The US Securities and Exchange Commission is gearing up to take enforcement action against Ripple and its digital asset XRP.
Ripple has long faced allegations that XRP - the foundationaly cryptocurrency used to grease the wheels of it blokchcain-based remittance network - is in fact a security owned and controlled by the firm.
With cryptocurrencies riding a wave of interest from institutional investors, XRP witnessed a 152% market cap increase this year, with the figure growing from $9.4bn in December 2019 to $23.7bn this week.
Ripple is currently in a legal battle with investors who say it is selling unregistered securities and making misleading statements about XRP.
If XRP is labelled a security, it would be subject to strict rules that would impact Ripple, which still owns more than half of all the cryptocurrency.
Ripple has pre-empted the SEC enforcement action with a string of rebuttals on its website and twitter, amid hints that it is prepared to move its business to a more amenable country such as the UK or Japan, where the FSA has already ruled on XRP's status as a cryptocurrency.
The firm contends the SEC’s theory, that XRP is an investment contract, "is wrong on the facts, the law and the equities.
"To prove its case amounts to an unprecedented and ill-conceived expansion of the Howey test and the SEC’s enforcement authority against digital assets."
Ripple points out that since 2017, around 90% of its XRP holdings have been held in an inaccessible escrow, which cannot be unilaterally terminated. The escrow is intended to standardize the supply of XRP that could come from Ripple, even during times when the price andvolumes of XRP have increased.
Ripple chief Brad garlinghouse contends that departing SEC chairman Jay Clayton is "taking notes from the Grinch this holiday season". Whatever the outcome, the spat is likely to put downward pressure on XRP as investors cash out their holdings in favour of less contentious assets.
Update: The Securities and Exchange Commission announced Wednesday that it has filed an action against Ripple Labs Inc. and two of its executives, who are also significant security holders, alleging that they "raised over $1.3 billion through an unregistered, ongoing digital asset securities offering".

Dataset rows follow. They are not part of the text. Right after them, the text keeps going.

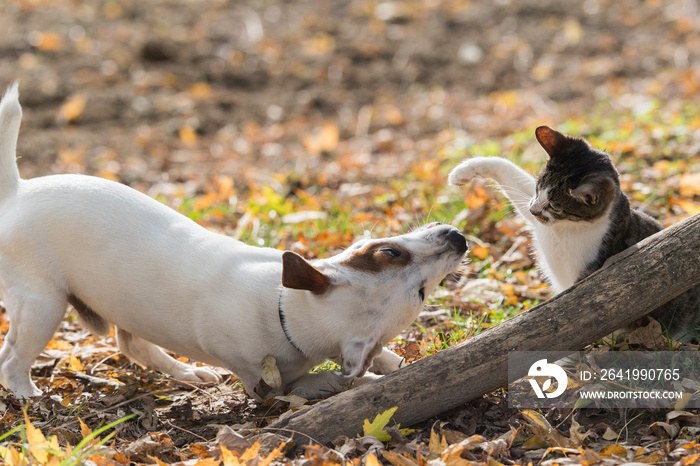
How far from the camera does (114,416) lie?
3740mm

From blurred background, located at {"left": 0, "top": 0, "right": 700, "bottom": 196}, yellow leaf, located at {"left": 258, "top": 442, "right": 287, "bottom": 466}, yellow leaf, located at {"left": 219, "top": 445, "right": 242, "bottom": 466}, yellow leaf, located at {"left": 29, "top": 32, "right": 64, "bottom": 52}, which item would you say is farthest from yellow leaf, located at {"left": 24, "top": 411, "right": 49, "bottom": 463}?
yellow leaf, located at {"left": 29, "top": 32, "right": 64, "bottom": 52}

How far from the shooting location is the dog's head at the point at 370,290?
3389 millimetres

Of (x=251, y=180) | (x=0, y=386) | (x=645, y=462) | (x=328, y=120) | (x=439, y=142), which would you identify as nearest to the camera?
(x=645, y=462)

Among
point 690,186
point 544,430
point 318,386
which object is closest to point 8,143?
point 318,386

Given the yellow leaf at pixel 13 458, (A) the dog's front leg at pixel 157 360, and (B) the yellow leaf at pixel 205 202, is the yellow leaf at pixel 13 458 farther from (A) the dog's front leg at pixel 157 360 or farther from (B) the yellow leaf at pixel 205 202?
(B) the yellow leaf at pixel 205 202

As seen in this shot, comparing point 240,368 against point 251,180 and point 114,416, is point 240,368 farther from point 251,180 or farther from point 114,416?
point 251,180

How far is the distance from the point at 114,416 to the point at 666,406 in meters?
2.61

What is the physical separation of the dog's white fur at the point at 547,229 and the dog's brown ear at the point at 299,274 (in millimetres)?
1201

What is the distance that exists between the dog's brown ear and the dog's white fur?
120cm

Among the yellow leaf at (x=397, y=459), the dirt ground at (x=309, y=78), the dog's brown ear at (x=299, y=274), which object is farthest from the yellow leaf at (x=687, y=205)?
the yellow leaf at (x=397, y=459)

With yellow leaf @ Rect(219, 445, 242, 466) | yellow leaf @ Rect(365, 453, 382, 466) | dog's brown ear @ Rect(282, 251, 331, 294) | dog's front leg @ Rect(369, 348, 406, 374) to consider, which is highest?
dog's brown ear @ Rect(282, 251, 331, 294)

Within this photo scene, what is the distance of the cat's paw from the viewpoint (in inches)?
163

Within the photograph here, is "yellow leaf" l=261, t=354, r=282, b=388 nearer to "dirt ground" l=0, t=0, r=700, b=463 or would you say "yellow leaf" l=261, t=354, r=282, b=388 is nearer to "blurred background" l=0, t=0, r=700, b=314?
"blurred background" l=0, t=0, r=700, b=314

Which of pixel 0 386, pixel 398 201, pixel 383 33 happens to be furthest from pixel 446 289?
pixel 383 33
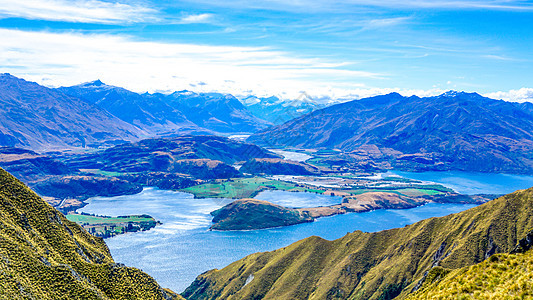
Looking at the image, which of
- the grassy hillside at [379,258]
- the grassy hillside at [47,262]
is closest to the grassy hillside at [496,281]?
the grassy hillside at [47,262]

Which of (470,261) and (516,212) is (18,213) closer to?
(470,261)

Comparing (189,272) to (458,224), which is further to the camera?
(189,272)

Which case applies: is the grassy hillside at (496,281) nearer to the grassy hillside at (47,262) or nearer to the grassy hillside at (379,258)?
the grassy hillside at (47,262)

According to the SEC's complaint, Ripple; Christian Larsen, the company's co-founder, executive chairman of its board, and former CEO; and Bradley Garlinghouse, the company's current CEO, raised capital to finance the company's business.
The complaint alleges that the defendants failed to register their offers and sales of XRP or satisfy any exemption from registration, in violation of the registration provisions of the federal securities laws.
"Issuers seeking the benefits of a public offering, including access to retail investors, broad distribution and a secondary trading market, must comply with the federal securities laws that require registration of offerings unless an exemption from registration applies," says Stephanie Avakian, director of the SEC's Enforcement Division. "We allege that Ripple, Larsen, and Garlinghouse failed to register their ongoing offer and sale of billions of XRP to retail investors, which deprived potential purchasers of adequate disclosures about XRP and Ripple's business and other important long-standing protections that are fundamental to our robust public market system."
The SEC's complaint, filed in federal district court in Manhattan, charges defendants with violating the registration provisions of the Securities Act of 1933, and seeks injunctive relief, disgorgement with prejudgment interest, and civil penalties.